We face two issues. First, did the evidence raise a genuine issue of voluntariness, triggering the requirements of a hearing and instruction? Second, if the issue of volun-tariness was in issue, did the district court’s failure to conduct the hearing and give the instruction sua sponte amount to reversible error? We pretermit the first issue and assume that a genuine issue of voluntariness was raised. Compare Renteria, 625 F.2d at 1282-83 (finding issue raised when defendant testified that DEA agent told him that he could spend the rest of his life in prison, that his mother was on her deathbed, that he had ruined his mother’s life, and that if he did not confess, his mother would be arrested for harboring a fugitive).

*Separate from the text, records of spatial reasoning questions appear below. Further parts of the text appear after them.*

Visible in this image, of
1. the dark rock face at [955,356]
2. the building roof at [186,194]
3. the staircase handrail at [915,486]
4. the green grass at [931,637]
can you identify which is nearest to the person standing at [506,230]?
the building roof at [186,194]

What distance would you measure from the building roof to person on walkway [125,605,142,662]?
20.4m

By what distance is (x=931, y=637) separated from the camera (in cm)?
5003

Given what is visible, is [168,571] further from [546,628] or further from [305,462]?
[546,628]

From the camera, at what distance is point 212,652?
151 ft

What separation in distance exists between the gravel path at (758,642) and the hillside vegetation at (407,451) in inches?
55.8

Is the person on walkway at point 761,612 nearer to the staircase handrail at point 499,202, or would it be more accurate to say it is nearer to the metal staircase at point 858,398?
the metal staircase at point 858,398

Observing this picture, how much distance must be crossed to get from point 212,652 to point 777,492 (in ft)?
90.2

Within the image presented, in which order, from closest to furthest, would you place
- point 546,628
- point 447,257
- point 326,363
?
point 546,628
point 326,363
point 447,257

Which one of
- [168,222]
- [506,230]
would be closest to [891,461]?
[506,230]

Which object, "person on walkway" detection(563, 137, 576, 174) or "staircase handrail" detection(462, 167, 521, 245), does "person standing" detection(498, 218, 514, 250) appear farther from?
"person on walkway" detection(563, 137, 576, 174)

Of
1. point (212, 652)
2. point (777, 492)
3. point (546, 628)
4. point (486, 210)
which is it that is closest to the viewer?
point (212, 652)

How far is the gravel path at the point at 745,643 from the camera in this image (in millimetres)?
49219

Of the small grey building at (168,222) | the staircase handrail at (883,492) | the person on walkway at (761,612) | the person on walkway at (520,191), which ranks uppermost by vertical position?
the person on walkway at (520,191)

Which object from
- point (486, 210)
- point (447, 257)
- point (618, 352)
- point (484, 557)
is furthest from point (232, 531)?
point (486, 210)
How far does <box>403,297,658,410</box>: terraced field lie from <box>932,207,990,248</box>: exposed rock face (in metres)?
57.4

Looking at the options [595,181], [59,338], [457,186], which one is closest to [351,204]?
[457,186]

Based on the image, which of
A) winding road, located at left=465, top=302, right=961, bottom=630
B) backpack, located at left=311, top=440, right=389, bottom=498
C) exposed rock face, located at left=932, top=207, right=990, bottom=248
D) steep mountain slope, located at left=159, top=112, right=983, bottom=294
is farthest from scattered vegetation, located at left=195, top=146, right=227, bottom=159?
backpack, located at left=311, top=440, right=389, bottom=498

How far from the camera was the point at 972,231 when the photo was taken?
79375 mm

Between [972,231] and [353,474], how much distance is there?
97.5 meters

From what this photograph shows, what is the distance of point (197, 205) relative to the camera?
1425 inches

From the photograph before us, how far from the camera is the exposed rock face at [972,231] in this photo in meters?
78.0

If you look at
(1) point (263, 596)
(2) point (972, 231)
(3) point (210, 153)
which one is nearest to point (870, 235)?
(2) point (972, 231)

Assuming arguendo that the issue of voluntariness was raised, we turn to whether the district court’s failure to give the instruction and conduct the hearing constitutes reversible error. Since there were no requests or objections raised in the district court regarding the confession testimony, the errors asserted on appeal must amount to plain error under the most recent writing of the Supreme Court. United States v. Olano, - U.S. -, -, 113 S.Ct. 1770, 1776-78, 123 L.Ed.2d 508 (1993); Fed.R.Crim.P. 52(b). Under Olano, errors not raised in the district court are treated as forfeited errors and are subject to the plain error standard of review, which “in most cases ... means that the error must have been prejudicial: It must have affected the outcome of the District Court proceedings.” Id., at -, 113 S.Ct. at 1778. A court of appeals should correct a plain forfeited error if failing to do so would “seriously affect the fairness, integrity or *275 public reputation of judicial proceedings.” Id., at -, 113 S.Ct. at 1779. See also United States v. Birdsell, 775 F.2d 645, 653 (5th Cir.1985) (“Plain error ... must be obvious, substantial, and so basic and prejudicial that the resulting trial lacks the fundamental elements of justice.”), cert. denied, 476 U.S. 1119, 106 S.Ct. 1979, 90 L.Ed.2d 662 (1986). Under the plain error standard of review, the defendant bears the burden of persuasion with respect to prejudice. Olano, — U.S. at -, 113 S.Ct. at 1778. We review a claim of plain error against the entire record. United States v. Young, 470 U.S. 1, 14, 105 S.Ct. 1038, 1046, 84 L.Ed.2d 1 (1985).

While Olano leaves open the possibility that some forfeited errors can be corrected regardless .of their effect on the outcome of the trial, or that some errors should be presumed prejudicial, — U.S. at -, 113 S.Ct. at 1778, we conclude that such a special case is not presented here. We hold that a defendant, complaining for the first time on appeal of a failure to comply with § 3501(a), must show that the error “had an unfair prejudicial impact on the jury’s deliberations.” Young, 470 U.S. at 16 n. 14, 105 S.Ct. at 1047 n. 14. 2

Applying this standard of review, we hold that the failure to give the instruction and conduct the hearing was not plain error.